Bredden is a small ivory grain that comes in a male and female plant, and must be sowed in mixed fields in order to flourish. The resultant flour is fine, white, and high in gluten, making a tasty, airy loaf.

Appearance. As Breddgrain comes in two distinct varieties, or perhaps we should say genders, obviously each has its own appearance and characteristics. Common to both Breddlad and Breddlass plants are their colouration and overall form; the stalk and head are a pale yellowish colour shaded with green and purple streaks at the base, and fading to a near-white at the head. The stem is slim and ridged, with small joints or segments in it at three-hand intervals. Thin hand-length leaves, also ivory-coloured, sprout in pairs and triplets from the lower joints of the stalk. Between the segments the stalk is full of a light porous pith which seems to carry the fluid and nutrients the growing grains require.

The Bredden Grain

Picture description. A small ivory, rather common grain in Santharia: Bredden. Image drawn by Bard Judith.

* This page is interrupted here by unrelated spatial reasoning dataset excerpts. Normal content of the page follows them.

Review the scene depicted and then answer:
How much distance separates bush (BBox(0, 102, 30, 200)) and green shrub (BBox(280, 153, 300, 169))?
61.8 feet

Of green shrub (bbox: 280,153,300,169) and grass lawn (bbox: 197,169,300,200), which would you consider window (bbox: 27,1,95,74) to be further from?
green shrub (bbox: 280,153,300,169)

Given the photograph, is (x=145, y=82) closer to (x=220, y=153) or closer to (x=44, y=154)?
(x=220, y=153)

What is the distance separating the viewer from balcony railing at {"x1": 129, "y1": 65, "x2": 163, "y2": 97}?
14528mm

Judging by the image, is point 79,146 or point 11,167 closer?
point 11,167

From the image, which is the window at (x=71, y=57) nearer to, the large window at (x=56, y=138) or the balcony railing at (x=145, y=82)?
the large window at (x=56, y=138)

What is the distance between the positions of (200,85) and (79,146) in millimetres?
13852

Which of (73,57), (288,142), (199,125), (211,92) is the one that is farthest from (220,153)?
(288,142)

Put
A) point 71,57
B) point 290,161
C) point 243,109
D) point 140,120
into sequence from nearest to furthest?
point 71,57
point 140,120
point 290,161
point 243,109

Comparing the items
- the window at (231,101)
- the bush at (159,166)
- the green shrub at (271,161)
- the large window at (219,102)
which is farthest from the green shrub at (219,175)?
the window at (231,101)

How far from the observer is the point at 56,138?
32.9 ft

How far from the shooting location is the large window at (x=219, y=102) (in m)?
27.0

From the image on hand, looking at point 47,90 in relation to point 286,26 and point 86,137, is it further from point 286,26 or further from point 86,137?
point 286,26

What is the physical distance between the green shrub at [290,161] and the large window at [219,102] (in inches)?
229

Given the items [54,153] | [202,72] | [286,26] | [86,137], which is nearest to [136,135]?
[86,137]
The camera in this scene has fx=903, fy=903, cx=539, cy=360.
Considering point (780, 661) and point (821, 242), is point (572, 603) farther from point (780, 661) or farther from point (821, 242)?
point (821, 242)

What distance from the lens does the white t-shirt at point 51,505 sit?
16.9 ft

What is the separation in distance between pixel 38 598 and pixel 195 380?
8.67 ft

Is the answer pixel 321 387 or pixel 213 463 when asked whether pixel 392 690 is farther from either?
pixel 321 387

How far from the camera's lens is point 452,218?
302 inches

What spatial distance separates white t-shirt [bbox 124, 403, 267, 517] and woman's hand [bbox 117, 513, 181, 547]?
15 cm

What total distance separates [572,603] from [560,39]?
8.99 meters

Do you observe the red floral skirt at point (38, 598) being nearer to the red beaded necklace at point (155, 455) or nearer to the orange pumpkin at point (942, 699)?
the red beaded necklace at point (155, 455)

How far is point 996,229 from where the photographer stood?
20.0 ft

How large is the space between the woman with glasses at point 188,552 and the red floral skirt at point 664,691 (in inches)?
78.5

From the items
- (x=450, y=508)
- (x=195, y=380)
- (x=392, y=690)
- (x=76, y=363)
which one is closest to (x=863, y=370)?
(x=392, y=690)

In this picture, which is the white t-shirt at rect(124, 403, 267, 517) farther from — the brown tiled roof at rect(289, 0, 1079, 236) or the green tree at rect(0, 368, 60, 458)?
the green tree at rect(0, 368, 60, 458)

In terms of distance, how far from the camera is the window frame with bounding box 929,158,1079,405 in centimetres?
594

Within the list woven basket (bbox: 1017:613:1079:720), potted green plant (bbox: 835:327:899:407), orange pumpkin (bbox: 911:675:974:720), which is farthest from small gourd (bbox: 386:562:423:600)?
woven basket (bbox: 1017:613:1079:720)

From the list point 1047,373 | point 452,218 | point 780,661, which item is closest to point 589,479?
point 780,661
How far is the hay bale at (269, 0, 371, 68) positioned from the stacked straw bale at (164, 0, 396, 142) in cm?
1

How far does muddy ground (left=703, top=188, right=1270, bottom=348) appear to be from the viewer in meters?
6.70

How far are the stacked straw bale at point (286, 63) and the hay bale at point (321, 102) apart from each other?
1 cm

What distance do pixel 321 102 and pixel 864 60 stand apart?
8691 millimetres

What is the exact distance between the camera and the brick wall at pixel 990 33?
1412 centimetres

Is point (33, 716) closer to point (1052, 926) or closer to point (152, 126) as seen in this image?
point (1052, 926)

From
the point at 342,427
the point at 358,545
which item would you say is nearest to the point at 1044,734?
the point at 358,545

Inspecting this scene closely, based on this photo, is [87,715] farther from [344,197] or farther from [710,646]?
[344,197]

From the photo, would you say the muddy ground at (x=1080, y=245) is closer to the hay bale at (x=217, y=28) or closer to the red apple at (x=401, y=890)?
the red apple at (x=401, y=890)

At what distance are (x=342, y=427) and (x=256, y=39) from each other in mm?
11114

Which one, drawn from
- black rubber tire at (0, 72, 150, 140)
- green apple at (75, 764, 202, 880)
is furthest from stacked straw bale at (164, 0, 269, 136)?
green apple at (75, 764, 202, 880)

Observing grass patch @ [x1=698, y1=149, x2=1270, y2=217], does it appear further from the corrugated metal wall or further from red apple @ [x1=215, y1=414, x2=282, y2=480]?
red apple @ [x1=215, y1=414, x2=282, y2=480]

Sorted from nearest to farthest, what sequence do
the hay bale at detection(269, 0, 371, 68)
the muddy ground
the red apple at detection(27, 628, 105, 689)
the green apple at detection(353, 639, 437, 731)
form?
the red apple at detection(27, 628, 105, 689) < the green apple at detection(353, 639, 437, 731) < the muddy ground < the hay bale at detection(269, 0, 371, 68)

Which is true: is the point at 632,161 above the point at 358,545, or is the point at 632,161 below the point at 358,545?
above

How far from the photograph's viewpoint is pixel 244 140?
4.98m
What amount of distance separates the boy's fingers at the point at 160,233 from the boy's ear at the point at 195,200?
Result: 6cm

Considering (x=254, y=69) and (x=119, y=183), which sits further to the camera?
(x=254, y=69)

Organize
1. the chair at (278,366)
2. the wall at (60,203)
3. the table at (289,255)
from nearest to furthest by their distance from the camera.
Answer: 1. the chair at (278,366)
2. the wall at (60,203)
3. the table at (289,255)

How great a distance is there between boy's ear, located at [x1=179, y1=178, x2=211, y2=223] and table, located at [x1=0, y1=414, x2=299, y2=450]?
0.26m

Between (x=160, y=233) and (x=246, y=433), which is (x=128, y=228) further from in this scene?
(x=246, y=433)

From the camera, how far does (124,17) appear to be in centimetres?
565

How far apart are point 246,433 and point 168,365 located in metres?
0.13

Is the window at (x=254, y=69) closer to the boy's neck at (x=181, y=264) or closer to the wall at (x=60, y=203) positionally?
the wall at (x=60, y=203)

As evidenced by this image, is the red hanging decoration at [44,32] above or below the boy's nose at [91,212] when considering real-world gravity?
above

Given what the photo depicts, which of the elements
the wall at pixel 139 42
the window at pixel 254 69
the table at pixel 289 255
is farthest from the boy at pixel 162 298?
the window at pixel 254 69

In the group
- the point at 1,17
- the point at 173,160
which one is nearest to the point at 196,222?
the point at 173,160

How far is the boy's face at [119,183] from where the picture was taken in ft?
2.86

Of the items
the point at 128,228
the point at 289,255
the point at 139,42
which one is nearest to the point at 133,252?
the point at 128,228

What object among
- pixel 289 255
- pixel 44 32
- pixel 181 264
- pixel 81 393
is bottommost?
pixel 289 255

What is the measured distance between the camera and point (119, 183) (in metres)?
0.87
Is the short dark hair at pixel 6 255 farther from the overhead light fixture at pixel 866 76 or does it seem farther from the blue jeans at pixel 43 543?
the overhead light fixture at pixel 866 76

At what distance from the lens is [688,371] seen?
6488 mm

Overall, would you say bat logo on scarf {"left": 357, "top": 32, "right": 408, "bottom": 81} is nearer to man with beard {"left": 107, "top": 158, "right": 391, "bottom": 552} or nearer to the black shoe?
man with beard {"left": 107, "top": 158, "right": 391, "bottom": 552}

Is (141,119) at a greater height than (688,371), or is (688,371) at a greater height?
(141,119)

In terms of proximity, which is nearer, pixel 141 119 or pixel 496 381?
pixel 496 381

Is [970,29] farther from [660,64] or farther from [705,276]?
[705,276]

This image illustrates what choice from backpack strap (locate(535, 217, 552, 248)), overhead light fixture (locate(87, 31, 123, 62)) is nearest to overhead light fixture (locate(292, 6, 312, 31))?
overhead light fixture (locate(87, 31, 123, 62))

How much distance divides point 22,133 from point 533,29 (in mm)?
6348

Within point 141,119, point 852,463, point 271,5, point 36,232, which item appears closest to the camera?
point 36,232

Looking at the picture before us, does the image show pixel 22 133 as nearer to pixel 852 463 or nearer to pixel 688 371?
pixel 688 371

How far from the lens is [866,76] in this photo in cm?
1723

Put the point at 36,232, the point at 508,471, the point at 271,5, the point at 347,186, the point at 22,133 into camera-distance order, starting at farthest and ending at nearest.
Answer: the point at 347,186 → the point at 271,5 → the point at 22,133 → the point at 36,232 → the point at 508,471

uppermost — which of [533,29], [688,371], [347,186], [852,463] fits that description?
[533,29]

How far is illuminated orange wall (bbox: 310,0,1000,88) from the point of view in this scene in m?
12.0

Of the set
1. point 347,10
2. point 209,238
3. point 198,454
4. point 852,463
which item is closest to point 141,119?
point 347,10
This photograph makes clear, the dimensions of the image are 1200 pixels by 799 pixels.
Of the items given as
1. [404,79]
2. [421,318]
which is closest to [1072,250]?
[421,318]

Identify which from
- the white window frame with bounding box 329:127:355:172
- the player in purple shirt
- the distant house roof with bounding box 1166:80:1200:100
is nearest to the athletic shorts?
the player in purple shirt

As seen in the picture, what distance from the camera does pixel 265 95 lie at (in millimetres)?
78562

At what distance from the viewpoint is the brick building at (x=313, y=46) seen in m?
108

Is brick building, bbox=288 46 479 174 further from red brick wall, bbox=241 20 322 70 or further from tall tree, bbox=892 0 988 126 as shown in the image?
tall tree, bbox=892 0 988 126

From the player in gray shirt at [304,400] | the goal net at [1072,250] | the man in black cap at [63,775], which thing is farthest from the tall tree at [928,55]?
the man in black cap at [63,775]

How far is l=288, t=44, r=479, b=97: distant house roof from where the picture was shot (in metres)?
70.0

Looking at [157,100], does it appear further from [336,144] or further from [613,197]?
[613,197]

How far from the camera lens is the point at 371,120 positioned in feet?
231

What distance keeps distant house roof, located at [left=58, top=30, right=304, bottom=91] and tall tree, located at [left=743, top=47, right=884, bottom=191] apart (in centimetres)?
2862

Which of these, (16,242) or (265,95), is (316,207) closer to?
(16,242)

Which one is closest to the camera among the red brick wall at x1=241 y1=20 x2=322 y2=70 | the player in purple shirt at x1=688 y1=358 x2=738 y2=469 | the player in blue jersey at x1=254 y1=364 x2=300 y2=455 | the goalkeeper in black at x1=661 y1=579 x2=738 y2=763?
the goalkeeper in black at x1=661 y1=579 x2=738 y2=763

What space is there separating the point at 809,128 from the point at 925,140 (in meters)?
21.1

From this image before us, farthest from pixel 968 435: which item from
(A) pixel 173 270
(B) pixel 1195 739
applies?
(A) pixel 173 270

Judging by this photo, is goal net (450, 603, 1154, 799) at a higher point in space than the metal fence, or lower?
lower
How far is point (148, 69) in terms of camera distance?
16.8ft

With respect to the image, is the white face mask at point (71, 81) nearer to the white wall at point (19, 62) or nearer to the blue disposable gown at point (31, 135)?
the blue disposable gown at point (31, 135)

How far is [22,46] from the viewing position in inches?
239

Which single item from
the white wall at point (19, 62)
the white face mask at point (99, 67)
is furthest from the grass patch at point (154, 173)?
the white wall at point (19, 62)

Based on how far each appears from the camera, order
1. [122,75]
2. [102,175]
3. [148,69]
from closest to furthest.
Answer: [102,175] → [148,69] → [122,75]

Breddlad, as the male plant and its produce is called, is slightly taller (about waist-high to a human male, a little over a ped). The head contains tiny greenish seeds, protected by pale white husks and long, barbed ‘hairs’ or ‘whiskers’ which project upwards for about a finger’s length. These seeds can be stripped and eaten before the plant releases them at ripening time; they are slightly bitter and quite small, but otherwise have similar properties to the fertilized female grains.

Breddlass stalks grow slightly less than a ped, and the heads are fuller and shorter. The hairs are much softer, lying along the head of the stalk like a silky blanket. The individual grains are narrow ivory pods in their immature state and swell into plump spheres when fertilized. These are the grains that are prized for Breddflour.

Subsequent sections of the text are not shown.